Have you ever seen a tag line that says a piece of software has “Five Nines” of uptime? Have you ever thought about what that means?

Downtime

What does it mean for a system to be down? More specifically, what does it mean for your system to be down?

For the purpose of easy comparison, I’ve put all the figures in dollars and cents - this works equally well with whichever currency you prefer.

Let’s imagine that you run a well performing site, and for every minute that site is down, it costs $50 in lost sales.

Incidentally, if you don’t have this figure, then you need it before making any decisions about downtime.

Right - now let’s look at Azure API Management - they offer 99.99% for the premium tier only, or 99.95% for Basic.

The following pricing chart was taken from here:

That’s $0.21 / hour for basic, and $3.83 / hour for premium.

To be clear, there may be other reasons to choose premium; I’m simply talking about guaranteed uptime here. Additionally, please don’t take this as an accurate cost estimation for API Management, or anything in Azure - the cost comparison is simply to make a point.

In a single month, there are 730 hours, so:

Basic	Premium
$153.3	$2795.9
99.95 % Uptime	99.99% Uptime
~ 22m possible downtime	~ 5m possible downtime

What we’re saying here is that, each month, you’re paying $2642.60 for an additional guaranteed 17m of uptime each month.

Your site makes $50 every minute, so in the potential down-time, you could have made $850.

I appreciate there may be other factors than cost: reputation, customer retention, etc - again - this is just a cost comparison.

Mitigating Downtime Yourself

Okay, we’ve discussed how much a managed service such as Azure can cost you. Remember that similar figures occur across services and across cloud providers - keeping a system running with no downtime at all is expensive.

Let’s imagine that you want to maintain 99.99% uptime yourself. Firstly, you can have zero direct dependencies - any API call that’s part of your synchronous flow must be removed because you can’t guarantee the uptime of the dependency - even if it’s also 99.99%, you don’t know which 5 minutes of the month they’ll be down for.

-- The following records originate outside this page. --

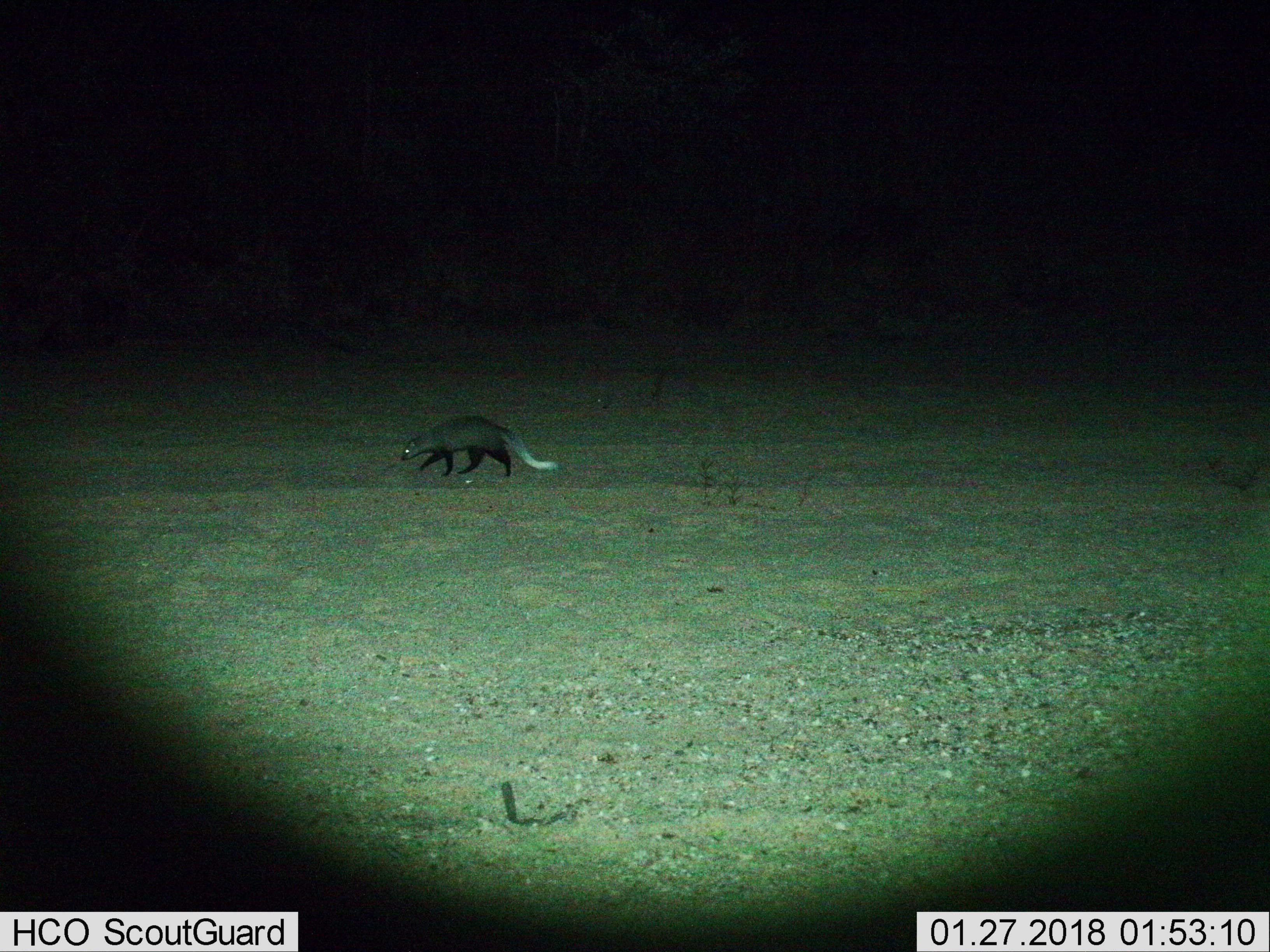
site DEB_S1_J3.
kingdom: Animalia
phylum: Chordata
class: Mammalia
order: Carnivora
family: Herpestidae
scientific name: Herpestidae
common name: mongoose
Mongoose (Herpestidae), count 1. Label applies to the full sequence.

Next, you need to, at least, double your hardware provision - every piece of hardware that you run needs a failover, and that failover needs to happen almost instantaneously - since you have 5 minutes for the entire month.

If there are any issues, and you spot them as they happen, and you employ superman, you may get it sorted within the 5 minutes - but that’s your entire budget for the month.

Summary

I want to be clear here - I’m not, in some way, saying that you shouldn’t consider paying for reliability, or provisioning for downtime. I’m not saying that keeping your site running isn’t important, but it’s just worth doing some quick figures to work out, financially, exactly what that reliability is costing you.